**Selection:**
.....

At the height of the Russo-Japanese war, on 15 October 1904, the Second Russian Pacific Squadron weighed anchor at Libau on the Baltic at the start of its 18,000-mile mission to relieve the blockade of Port Arthur. On paper the strength of the Squadron was impressive: 10,000 men in 42 ships, including four new battleships with a complement of 900 men each and a reputed speed of 18 knots, all under the command of the greatest gunnery expert in the Russian Navy, Admiral Zinovi Rozhdestvenski. But in fact many of the Russian ships were auxiliaries and transports which had been included in the Squadron to compensate for the lack of coaling stations and maintenance bases between Libau and Vladivostock, and were manned mainly by peasant conscripts with little mechanical aptidude and often no seafaring experience. Among Rozhdestvenski’s officers were some whose incapacity had previously earned them their discharge from the Navy. Morale was abysmal; the standard of gunnery inferior; wireless communications erratic; serious mechanical breakdowns commonplace. Indeed the command to weigh anchor had been given three days before, only to result in such disarray that the admiral ordered his ships back to their moorings.

.....

Rows from a box labeling dataset:
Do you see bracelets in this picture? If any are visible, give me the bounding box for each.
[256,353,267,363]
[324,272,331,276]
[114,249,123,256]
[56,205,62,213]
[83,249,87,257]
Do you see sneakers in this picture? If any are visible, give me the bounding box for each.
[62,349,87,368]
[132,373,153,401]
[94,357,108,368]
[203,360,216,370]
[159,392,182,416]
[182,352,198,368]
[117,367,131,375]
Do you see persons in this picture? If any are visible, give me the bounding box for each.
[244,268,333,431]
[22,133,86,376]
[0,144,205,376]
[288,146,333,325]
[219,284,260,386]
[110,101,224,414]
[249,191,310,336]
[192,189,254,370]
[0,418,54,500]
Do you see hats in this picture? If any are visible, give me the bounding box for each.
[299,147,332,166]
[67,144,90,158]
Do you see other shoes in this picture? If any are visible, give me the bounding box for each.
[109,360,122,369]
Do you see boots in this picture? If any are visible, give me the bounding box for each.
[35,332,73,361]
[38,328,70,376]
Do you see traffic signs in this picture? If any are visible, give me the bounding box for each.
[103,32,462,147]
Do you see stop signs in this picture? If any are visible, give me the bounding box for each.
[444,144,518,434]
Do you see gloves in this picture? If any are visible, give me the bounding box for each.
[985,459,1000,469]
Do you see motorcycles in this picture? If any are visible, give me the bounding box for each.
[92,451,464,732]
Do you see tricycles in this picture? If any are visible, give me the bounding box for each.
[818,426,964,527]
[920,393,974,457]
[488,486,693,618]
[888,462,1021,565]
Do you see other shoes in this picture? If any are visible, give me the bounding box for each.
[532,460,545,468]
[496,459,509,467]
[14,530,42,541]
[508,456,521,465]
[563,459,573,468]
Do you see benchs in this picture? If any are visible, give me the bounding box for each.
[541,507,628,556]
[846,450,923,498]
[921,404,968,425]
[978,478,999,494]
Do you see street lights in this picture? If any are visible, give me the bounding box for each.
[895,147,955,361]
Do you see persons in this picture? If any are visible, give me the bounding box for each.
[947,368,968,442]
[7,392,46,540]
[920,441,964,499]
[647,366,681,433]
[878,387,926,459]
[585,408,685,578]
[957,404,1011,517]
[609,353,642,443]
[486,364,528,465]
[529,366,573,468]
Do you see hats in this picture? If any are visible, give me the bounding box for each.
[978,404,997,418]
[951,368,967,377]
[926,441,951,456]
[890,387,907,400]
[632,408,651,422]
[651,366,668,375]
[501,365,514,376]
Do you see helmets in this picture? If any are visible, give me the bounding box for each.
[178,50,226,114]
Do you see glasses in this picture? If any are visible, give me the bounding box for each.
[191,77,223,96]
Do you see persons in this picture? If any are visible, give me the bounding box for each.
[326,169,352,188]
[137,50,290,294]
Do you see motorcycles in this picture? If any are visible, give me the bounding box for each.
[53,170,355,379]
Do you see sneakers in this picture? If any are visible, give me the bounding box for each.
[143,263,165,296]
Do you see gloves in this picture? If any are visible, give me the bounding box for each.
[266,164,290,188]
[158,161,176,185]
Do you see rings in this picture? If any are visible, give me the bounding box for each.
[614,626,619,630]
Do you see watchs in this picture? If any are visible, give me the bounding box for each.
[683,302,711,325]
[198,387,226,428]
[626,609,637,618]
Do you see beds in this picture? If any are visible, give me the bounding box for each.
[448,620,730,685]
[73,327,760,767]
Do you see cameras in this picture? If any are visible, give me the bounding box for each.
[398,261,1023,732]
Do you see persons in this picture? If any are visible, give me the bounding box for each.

.....

**What to do:**
A – Answer these questions on the passage on the Second Russian Pacific Squadron:
(i) On what date and from which port did the Squadron weigh anchor?
(ii) How many men and ships did the Squadron have on paper?
(iii) How many days earlier had the first command to weigh anchor been given?
B – Please write what comes next in the passage on the Second Russian Pacific Squadron, starting after its final sentence.
The data has no connection to the passage on the Second Russian Pacific Squadron.

**Answer set:**
A –
(i) On 15 October 1904, from Libau on the Baltic.
(ii) 10,000 men in 42 ships.
(iii) Three days earlier.

B –
As it steamed west towards the channel between Denmark and Sweden, the Squadron was alive with rumors of an impending Japanese ruse de guerre, possibly in the form of a cunningly laid mine field in the Narrows or a torpedo boat foray at night. After the surprise attack on Port Arthur, the Russians were prepared to credit their enemy with all but supernatural powers; so that by the time they stopped to coal off the Skaw—damaging three of the colliers—they were prey to either hypertension or sombre foreboding. A report of four warships proceeding south from Norway, at high speed and without lights, was taken as half- expected confirmation of earlier tidings received from a Russian agent in Copenhagen. Coaling came to an abrupt end and the Russians left the Skaw in six detachments between 4:00 and 10:00 p.m. on Thursday, 20 October, with Rozhdestvenski’s flagship Suvorov and the other three battleships bringing up the rear.
Training their guns on every passing vessel, the various detachments ploughed their way south through intermittent fog on the night of 20/21 October. Apart from the sighting of imaginary Japanese observation ballons, the first indication that anything was seriously amiss came on the evening of Friday, 21 October, when the unescorted and broken-down transport Kamchatka reported that she was being attacked on all sides by torpedo boats, presumably Japanese. This message came between 8:00 and 9:00 p.m. from a position 15 miles astern of the battleships. Quick calculations on board the Suvorov suggested 1:00 a.m. as the likeliest hour for the attack which the Japanese would surely mount once they had accounted for their ungainly victim. Signals from the Kamchatka that she had beaten off her attackers by accurate gunfire and frequent alterations of course—an implausible naval feat—were read with scepticism and latterly nervous derision by officers on the bridge of Suvorov. But a request at about 11:00 p.m. for them to signal their position by searchlight revived suspicions. That this had been made in perfect Russian seemed somehow ominous. All exchanges thereupon ceased.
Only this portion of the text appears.